The Ticketmaster Monopoly
By the pre-Reagan era definition, Ticketmaster is the definition of a monopoly. In addition to the company’s dominance in the ticketing industry, Ticketmaster also owns a significant number of major venues across the U.S. and has exclusive contracts with event organizers that prevent them from selling on any other ticketing platform. Ticketmaster charges higher service fees than its competitors. It splits the profits from these service fees with the venues and in exchange the venues sell tickets exclusively with Ticketmaster.

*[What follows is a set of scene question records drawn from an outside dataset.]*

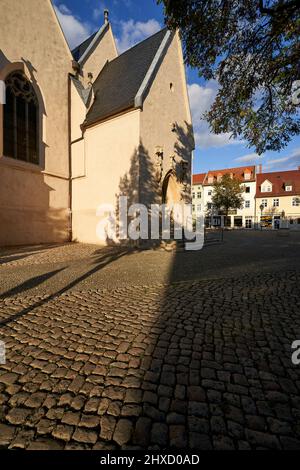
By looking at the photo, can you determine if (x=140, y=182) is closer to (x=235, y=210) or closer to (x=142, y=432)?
(x=142, y=432)

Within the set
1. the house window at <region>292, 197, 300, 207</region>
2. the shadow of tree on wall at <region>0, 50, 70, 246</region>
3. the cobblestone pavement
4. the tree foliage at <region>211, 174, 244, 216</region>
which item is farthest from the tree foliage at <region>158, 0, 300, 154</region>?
the house window at <region>292, 197, 300, 207</region>

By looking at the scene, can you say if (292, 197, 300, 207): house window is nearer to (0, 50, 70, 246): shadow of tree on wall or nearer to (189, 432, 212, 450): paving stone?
(0, 50, 70, 246): shadow of tree on wall

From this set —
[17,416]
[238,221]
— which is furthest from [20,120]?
[238,221]

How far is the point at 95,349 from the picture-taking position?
8.98ft

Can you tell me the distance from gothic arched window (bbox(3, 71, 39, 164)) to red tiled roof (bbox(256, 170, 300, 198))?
1640 inches

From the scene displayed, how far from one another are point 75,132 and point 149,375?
15571 millimetres

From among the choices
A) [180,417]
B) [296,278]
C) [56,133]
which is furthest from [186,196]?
[180,417]

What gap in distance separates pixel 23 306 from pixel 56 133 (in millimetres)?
13190

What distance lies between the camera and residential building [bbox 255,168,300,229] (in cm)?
4116

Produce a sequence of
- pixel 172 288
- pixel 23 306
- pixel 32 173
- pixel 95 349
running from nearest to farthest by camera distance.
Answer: pixel 95 349 < pixel 23 306 < pixel 172 288 < pixel 32 173

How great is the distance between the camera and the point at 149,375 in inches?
90.2

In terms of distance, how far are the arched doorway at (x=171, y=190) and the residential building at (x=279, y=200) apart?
98.1 feet
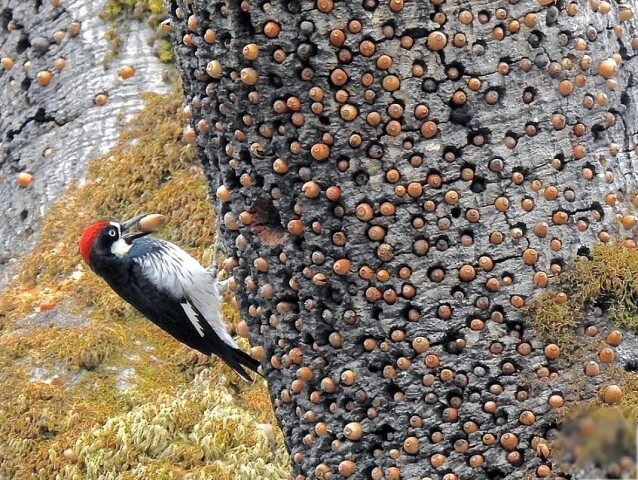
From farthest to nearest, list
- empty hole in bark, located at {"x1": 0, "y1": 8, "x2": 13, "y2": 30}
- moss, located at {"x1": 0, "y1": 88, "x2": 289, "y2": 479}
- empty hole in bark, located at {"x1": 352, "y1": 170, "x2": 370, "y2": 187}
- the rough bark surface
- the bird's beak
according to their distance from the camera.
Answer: empty hole in bark, located at {"x1": 0, "y1": 8, "x2": 13, "y2": 30}, the rough bark surface, the bird's beak, moss, located at {"x1": 0, "y1": 88, "x2": 289, "y2": 479}, empty hole in bark, located at {"x1": 352, "y1": 170, "x2": 370, "y2": 187}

Ticketmaster’s road to success came from a series of mergers and buyouts. In 1991, the company acquired their biggest rival, Ticketron. This is an example of horizontal integration with a direct competitor. While it secured their monopoly on ticketing, the company was limited to this one component of the live entertainment industry. In 2007 LiveNation, the largest concert promoter and owner of venues with exclusive contracts with huge artists such as Miley Cyrus and Madonna, launched its own ticketing business. In 2010, the two companies merged to form Live Nation Entertainment, an industry giant now worth nearly $20 Billion. This merger, which represents a vertical integration along different stages of the value chain, solidified the company’s control over multiple levels of the live entertainment industry. The Ticketmaster and LiveNation merger raised concern regarding competition and market practices within the live entertainment industry. Nonetheless, it was approved by the Department of Justice with limited modifications that aimed to maintain competition within the industry. In 2019, Ticketmaster was found to have repeatedly violated many of the terms of the agreement.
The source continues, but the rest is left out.